Is $\sum\limits_{n=1}^\infty\frac1{a_n}$ irrational? 

$\{a_n\}$ is a  strictly increasing sequence of positive integers such that 
$$\lim_{n\to\infty}\frac{a_{n+1}}{ a_n}=+\infty$$
Can one conclude that $\sum\limits_{n=1}^\infty\frac1{a_n}$ is an irrational number? a transcendental  number?


A special case is $a_n=n!$, $e$ is a transcendental  number.
Another special example is Liouville number $\sum\limits_{n=1}^\infty\dfrac1{10^{n!}}$ is a transcendental  number, too.
so the question, if true, may be difficult.
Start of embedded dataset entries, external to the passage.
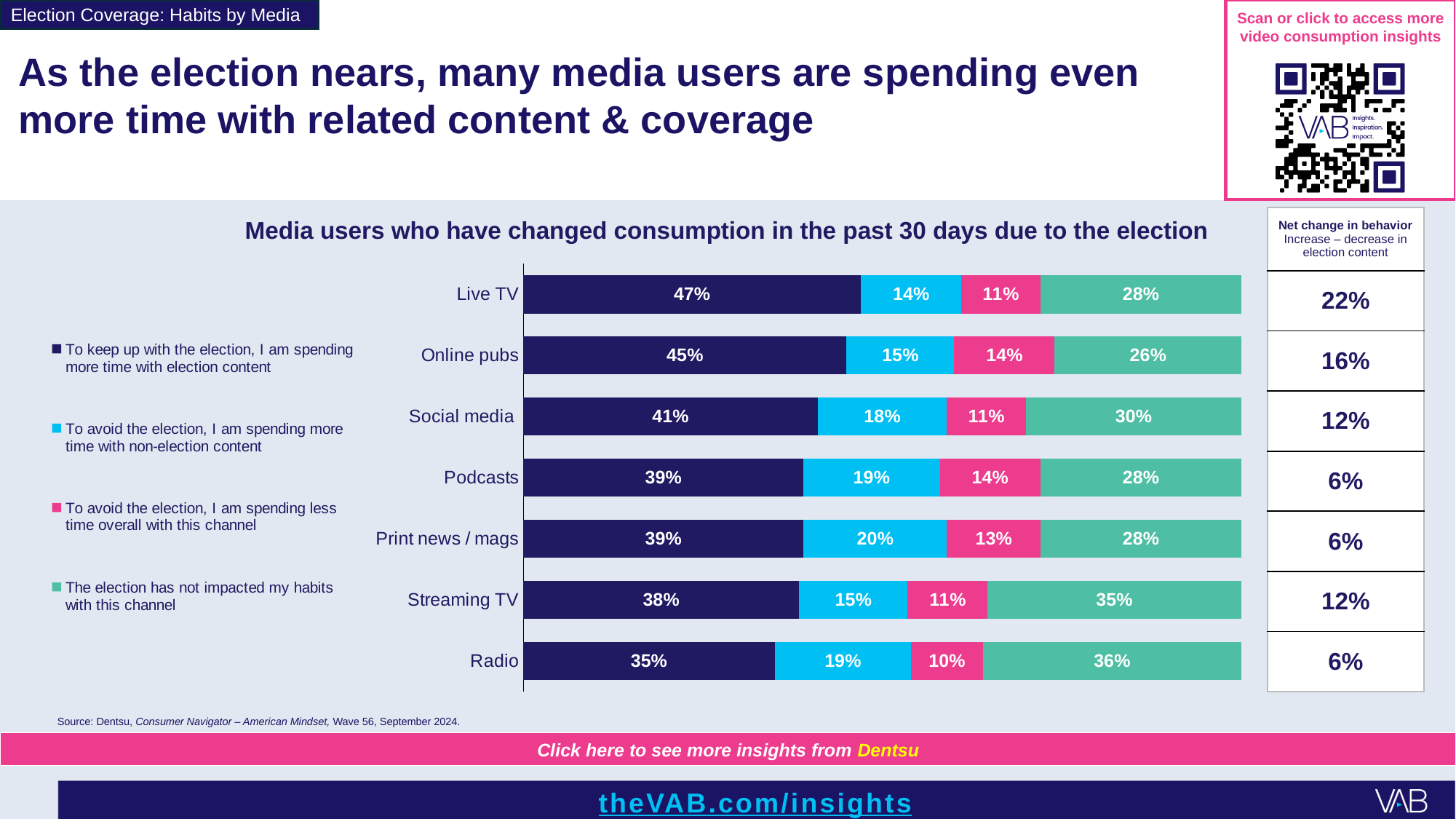
What is the title of the chart? Media users who have changed consumption in the past 30 days due to the election How many media channels are shown in the chart? 7 Which media channel has the lowest share of users spending more time with election content to keep up with the election? Radio What percentage of Radio users say the election has not impacted their habits with this channel? 36% Which media channel has the highest share of users spending more time with election content to keep up with the election? Live TV What percentage of Live TV users say they are spending more time with election content to keep up with the election? 47% What is the difference between the share of Live TV users and Radio users who are spending more time with election content? 12% What kind of chart is used to show media users who have changed consumption due to the election? Stacked bar chart How many series does the legend list? 4 What percentage of Print news / mags users say they are spending more time with non-election content to avoid the election? 20% Which has a larger share of users saying the election has not impacted their habits: Streaming TV or Social media? Streaming TV What is the net change in behavior shown for Online pubs? 16%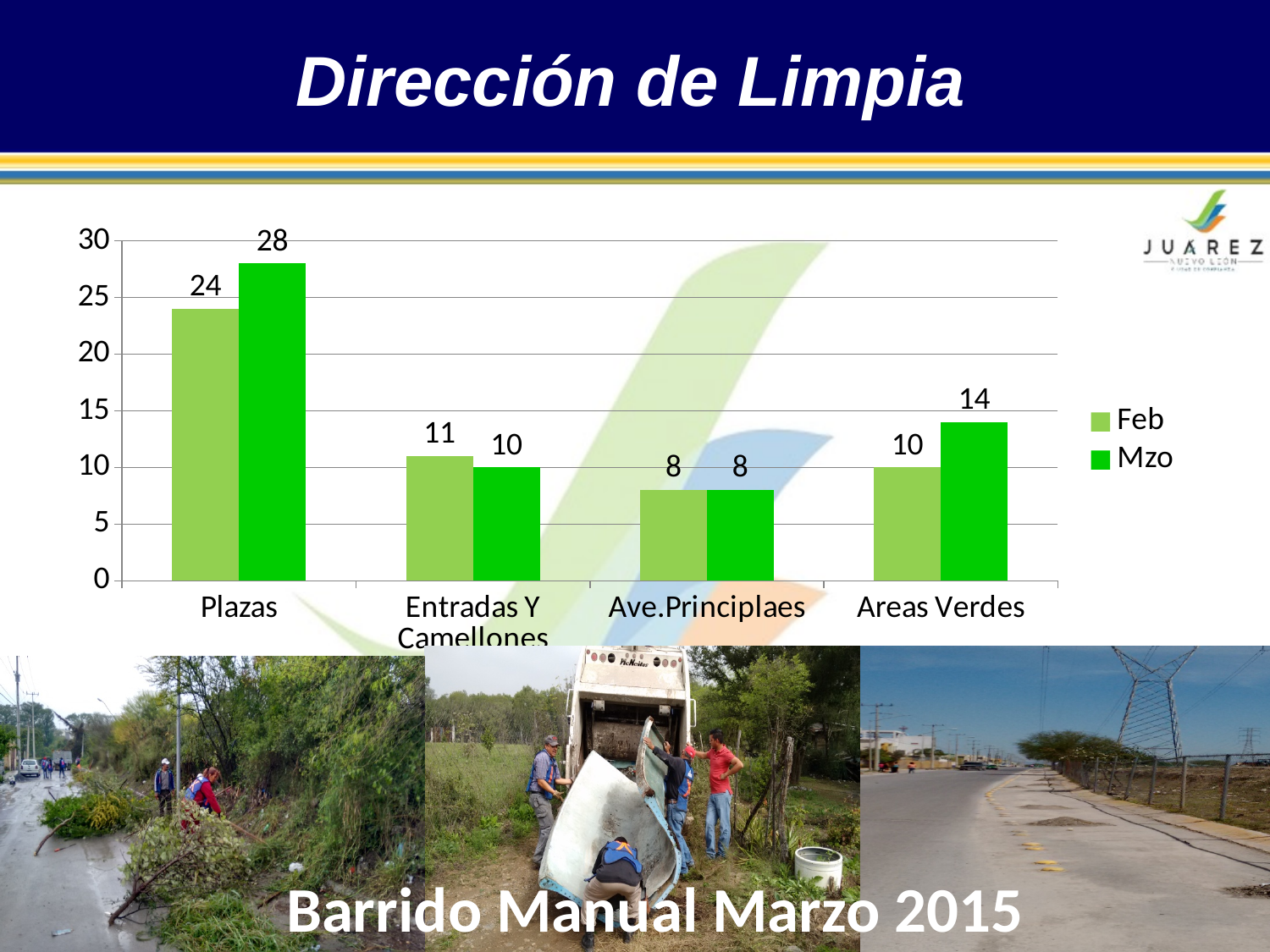
Which category has the lowest Feb value? Ave.Principlaes What is the difference between the Mzo and Feb values for Plazas? 4 What is the Mzo value for Entradas Y Camellones? 10 Which is larger for Entradas Y Camellones, the Feb value or the Mzo value? Feb Is the Mzo value for Plazas greater or less than 25? greater What is the Feb value for Plazas? 24 What kind of chart is shown on the slide? bar chart What are the two series named in the legend? Feb and Mzo Which category has the highest Mzo value? Plazas How many series does the legend list? 2 How many categories are shown on the x axis? 4 What is the Mzo value for Areas Verdes? 14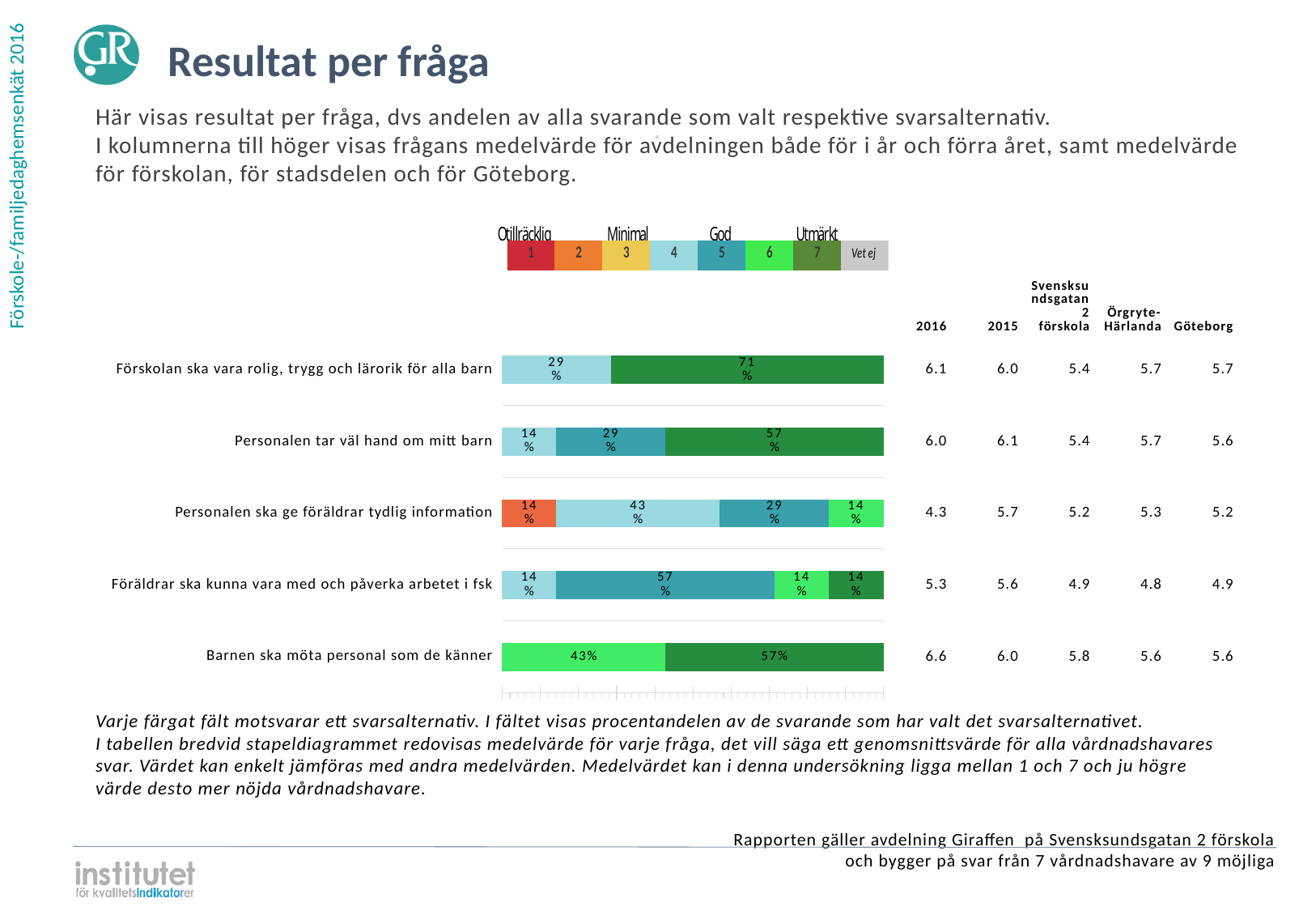
For 'Barnen ska möta personal som de känner', what is the difference between the share choosing 7 and the share choosing 6? 14% Which answer alternative has the largest share for 'Föräldrar ska kunna vara med och påverka arbetet i fsk'? 5 (57%) What percentage of respondents chose answer 5 (teal) for 'Personalen tar väl hand om mitt barn'? 29% How many questions (categories) are shown as bars in the chart? 5 What percentage of respondents chose answer 4 (light blue) for 'Personalen ska ge föräldrar tydlig information'? 43% Is the share choosing answer 7 larger for 'Personalen tar väl hand om mitt barn' or for 'Föräldrar ska kunna vara med och påverka arbetet i fsk'? Personalen tar väl hand om mitt barn What kind of chart is used to show the results per question? stacked bar chart What is the Göteborg mean value for 'Barnen ska möta personal som de känner'? 5.6 What percentage of respondents chose answer 7 (dark green) for 'Förskolan ska vara rolig, trygg och lärorik för alla barn'? 71% How many entries does the colour legend above the chart list (including 'Vet ej')? 8 What is the 2016 mean value for 'Personalen ska ge föräldrar tydlig information'? 4.3 Which question has the largest share of respondents choosing answer 7? Förskolan ska vara rolig, trygg och lärorik för alla barn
The question is a generalization of If $(a_n)$ is increasing and $\lim_{n\to\infty}\frac{a_{n+1}}{a_1\dotsb a_n}=+\infty$ then $\sum\limits_{n=1}^\infty\frac1{a_n}$ is irrational
 A: The conjecture is false.  
Take $S_0 = 0$, and for $n=1,2,\cdots$ define $a_n$ to be the least integer such that $S_{n-1}+1/a_n < 1$.  Then $\sum_{n=1}^\infty 1/a_n = 1$ but $a_{n+1}/a_n$ grows very fast...
$$
                               a_1 = 2\\
                               a_2 = 3\\
                               a_3 = 7\\
                               a_4 = 43\\
                              a_5 = 1807\\
                            a_6 = 3263443\\
                         a_7 = 10650056950807\\
                  a_8 = 113423713055421844361000443\\
     a_9 = 12864938683278671740537145998360961546653259485195807
$$
A: The answer is NO.
Consider the Sylvester's sequence (OEIS A000058):
$$(s_0, s_1, \ldots ) = (
2, 3, 7, 43, 1807, 3263443, 10650056950807, \ldots)$$
defined recursively by the relation
$$s_n = \begin{cases}
2,& n = 0,\\
s_{n-1}(s_{n-1}-1)+1,& n > 0
\end{cases}$$
It is known that its reciprocals give an infinite Egyptian fraction representation of number one:
$$1 = \frac12 + \frac13 + \frac17 + \frac{1}{43} + \frac{1}{1807} + \cdots$$
It is also easy to check $\displaystyle\;\lim_{k\to\infty} \frac{s_{k+1}}{s_k} = \infty\;$. If you set $a_n = s_{n-1}$ for $n \in \mathbb{Z}_{+}$, you get a counterexample of what you want to show. i.e $\displaystyle\;\sum_{n=1}^\infty \frac{1}{a_n}\;$ need not be irrational.